Full disclosure: I read this book because I was going to interview M. Beth Bloom for my blog. But honestly, I was pleasantly, nay rapturously, surprised by how much I loved reading it, how quickly I tore through the pages, how many times I laughed out loud. Though marketed toward teens, which I am decidedly not, this book will doubtlessly appeal to readers who were teens in the '90s, when it is set -- I was awash with a lovely nostalgia for the days of Nirvana, Manic Panic, Sassy Magazine, Doc Martens, Heathers and good old-fashioned "whatever" '90s apathy, as much a character in this book as the bewitching Quinn herself.
A word about her, our narrator -- she's one of the most interesting teenage characters I've ever read. I've long been annoyed by the way young girls are portrayed in literature and film, which is usually either silly and vapid or strangely, epically brave and noble (Katniss, I'm talking to you). Quinn is not out to save the world, like most teenagers I've known, she just wants to hang out and crush on boys and create her own life.
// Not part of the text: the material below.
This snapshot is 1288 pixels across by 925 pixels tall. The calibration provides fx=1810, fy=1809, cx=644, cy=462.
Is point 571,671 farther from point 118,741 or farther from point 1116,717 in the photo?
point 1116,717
Another aspect of this book that's particularly great is the importance of female friendship, which is so often overlooked or viewed suspiciously -- Quinn is intensely loyal to her best friend, willing, in fact, to fight vampires for her. Awesome.
Read this book for the hilarious, wry voice, the interesting protagonist, the lush descriptions of California, the amazing outfits, and oh yeah, for the Spader-ish vampires. I only wish I could go back in time and hand this book to my teenage self -- she would have LOVED it.